▶ REQUIREMENT
In the material below, pictures must be dropped. Repeat exactly, and only, the lines from the line with "Photo of property" to the line with "Black, Gold", both ends included.
*** SOURCE INFORMATION Section Begins ***
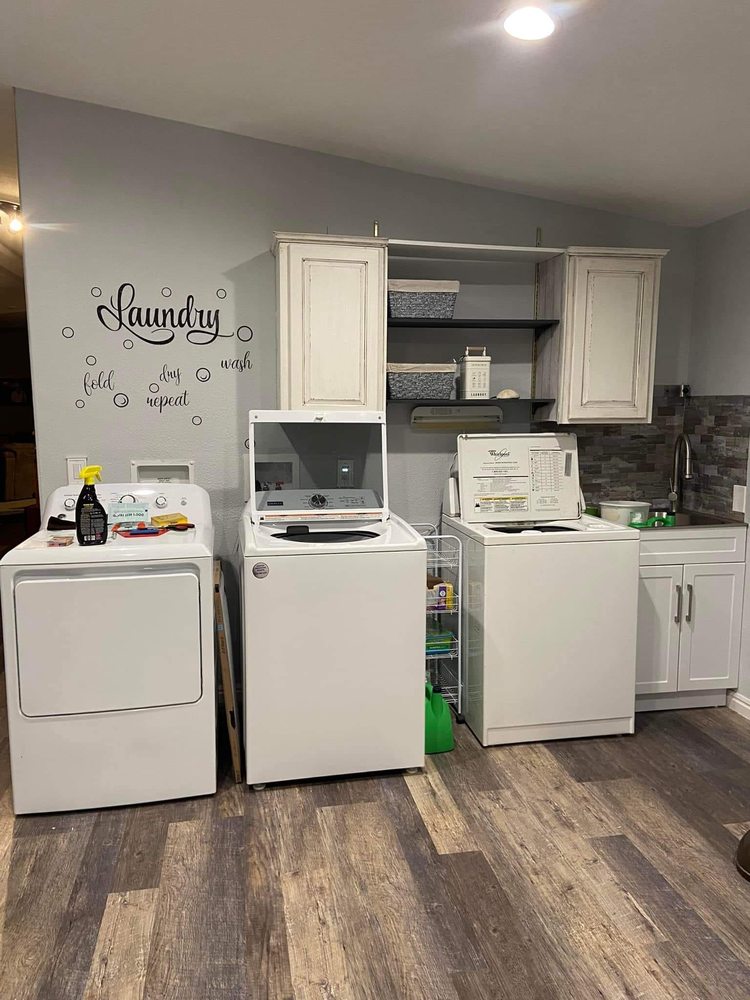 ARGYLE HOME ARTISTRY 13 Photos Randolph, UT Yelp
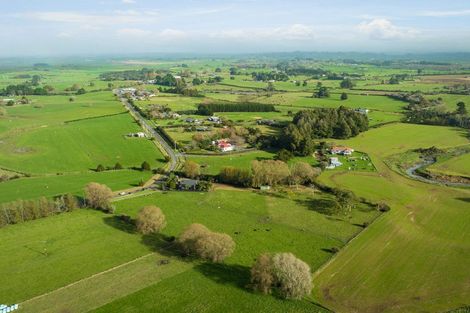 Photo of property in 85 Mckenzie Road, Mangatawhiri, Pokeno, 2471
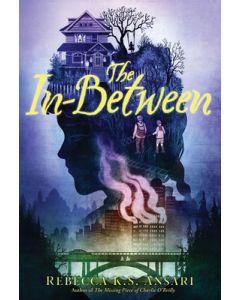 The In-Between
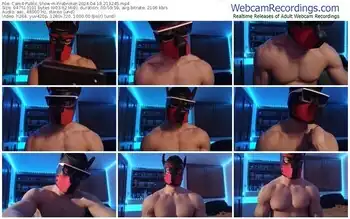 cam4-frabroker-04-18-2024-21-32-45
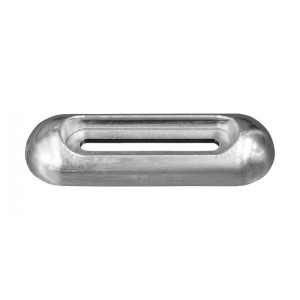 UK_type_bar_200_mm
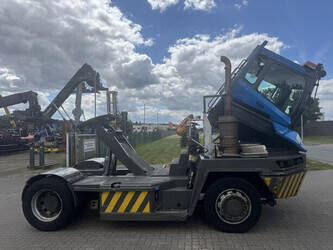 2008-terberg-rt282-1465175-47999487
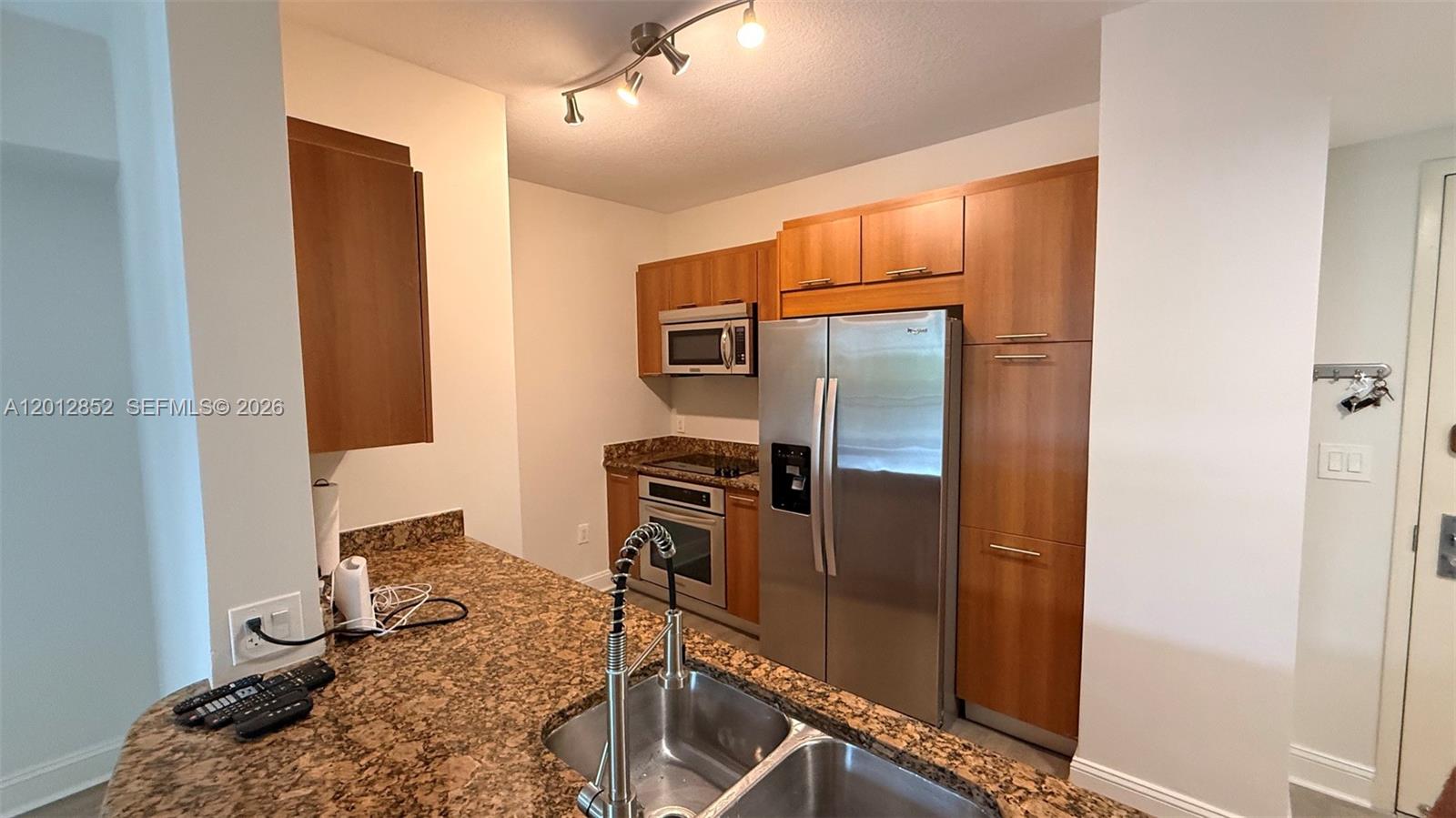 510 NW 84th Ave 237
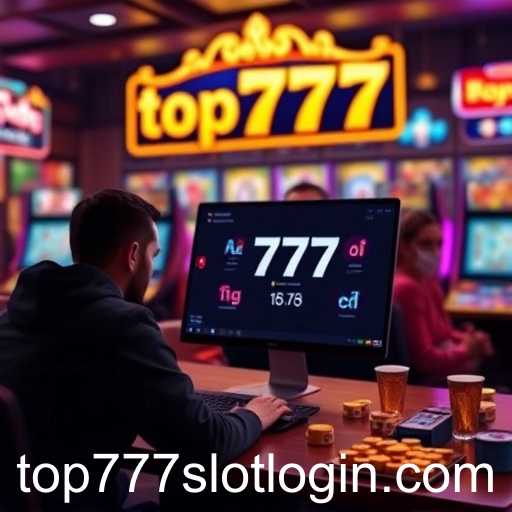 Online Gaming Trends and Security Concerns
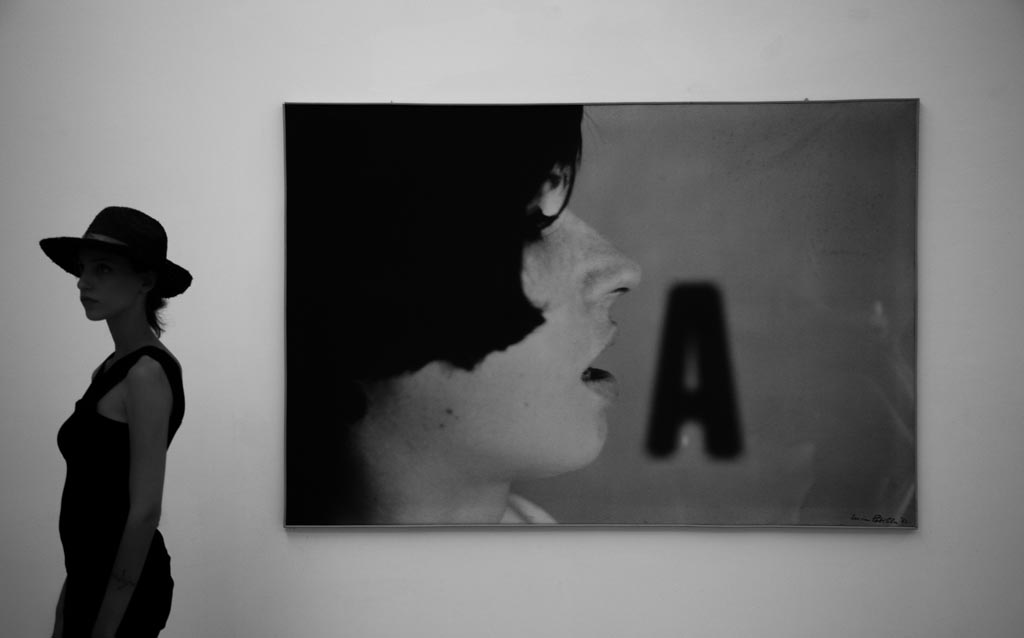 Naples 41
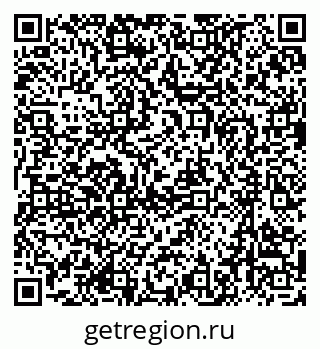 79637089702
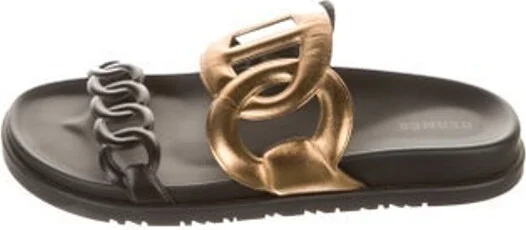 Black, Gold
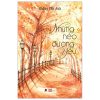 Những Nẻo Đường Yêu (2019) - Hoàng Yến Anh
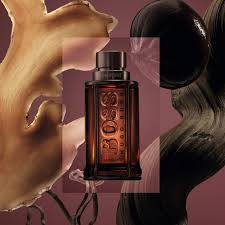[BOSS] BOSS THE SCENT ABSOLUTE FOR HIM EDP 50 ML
*** SOURCE INFORMATION Section Ends ***
*** SOURCE INFORMATION Section Begins ***
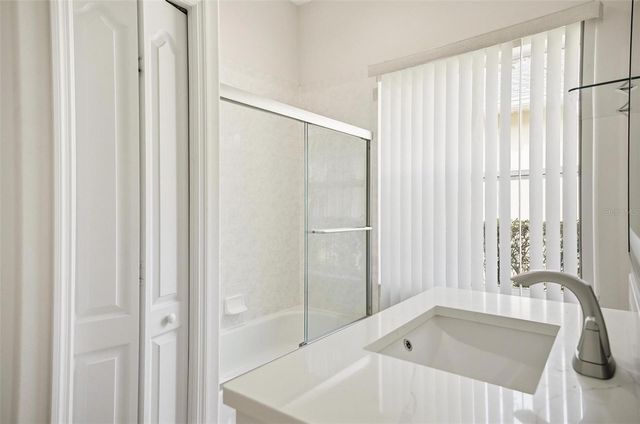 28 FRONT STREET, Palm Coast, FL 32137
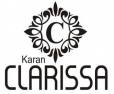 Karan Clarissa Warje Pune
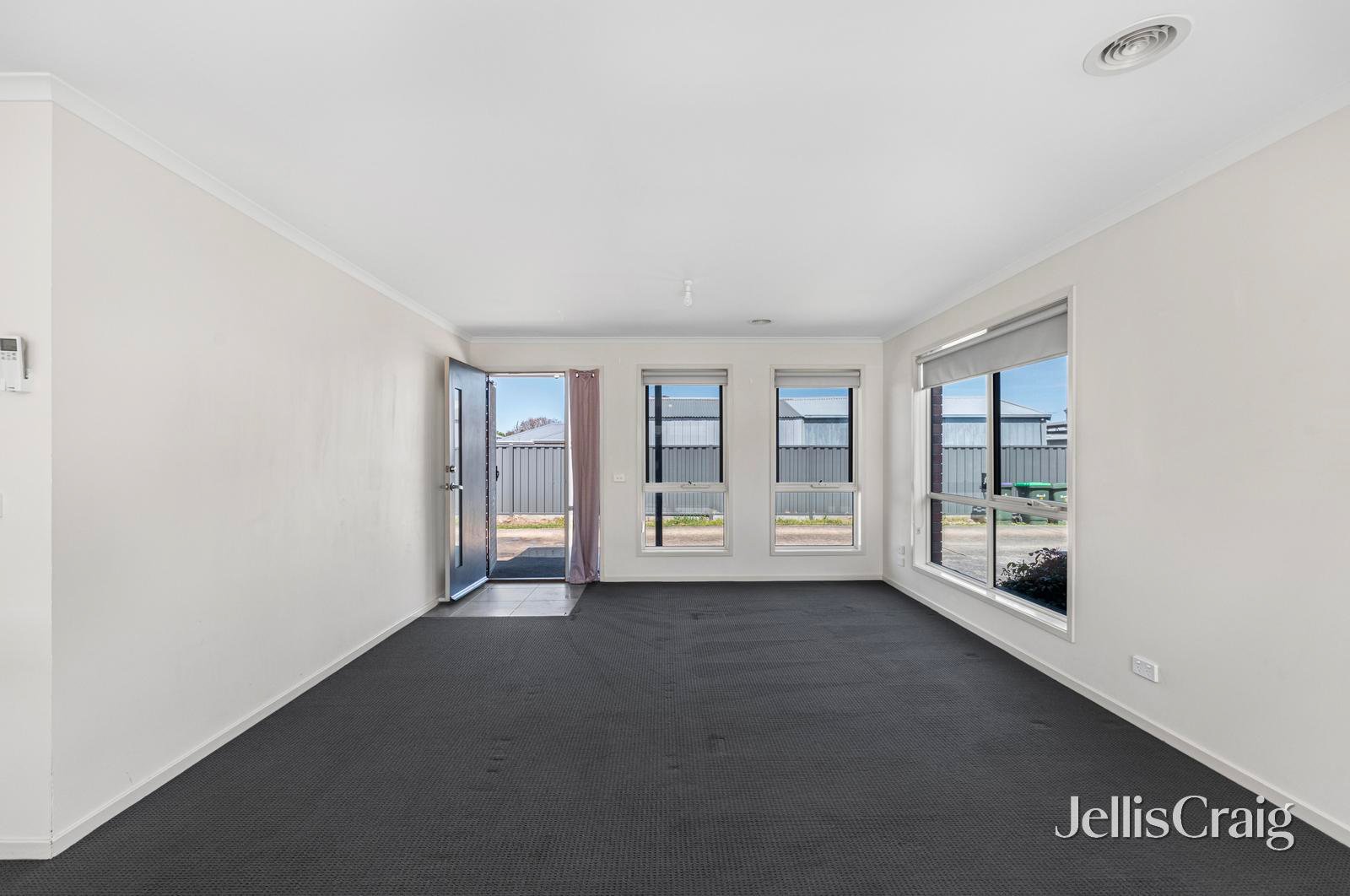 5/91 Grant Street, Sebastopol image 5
*** SOURCE INFORMATION Section Ends ***
*** SOURCE INFORMATION Section Begins ***
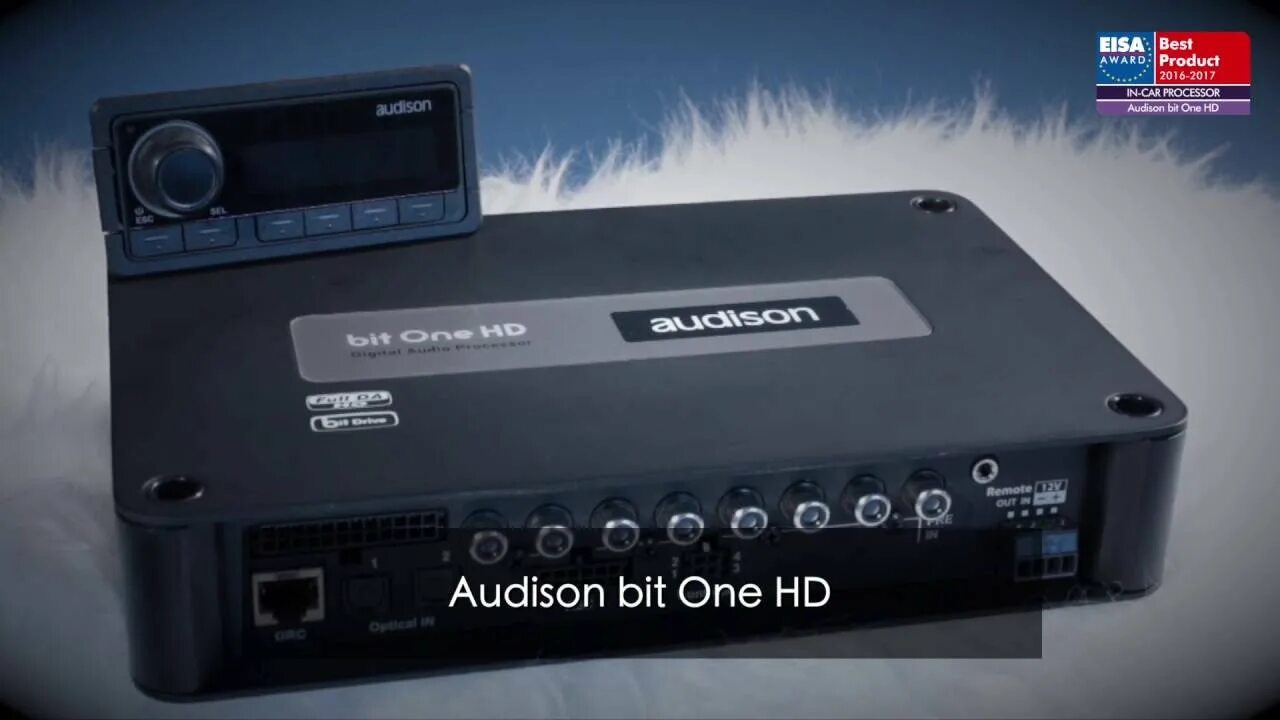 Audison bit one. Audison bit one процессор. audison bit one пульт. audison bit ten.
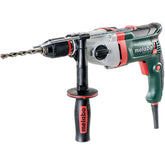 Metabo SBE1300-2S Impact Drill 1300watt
*** SOURCE INFORMATION Section Ends ***
▶ EXERCISE SOLUTION
 Photo of property in 85 Mckenzie Road, Mangatawhiri, Pokeno, 2471
 The In-Between
 cam4-frabroker-04-18-2024-21-32-45
 UK_type_bar_200_mm
 2008-terberg-rt282-1465175-47999487
 510 NW 84th Ave 237
 Online Gaming Trends and Security Concerns
 Naples 41
 79637089702
 Black, Gold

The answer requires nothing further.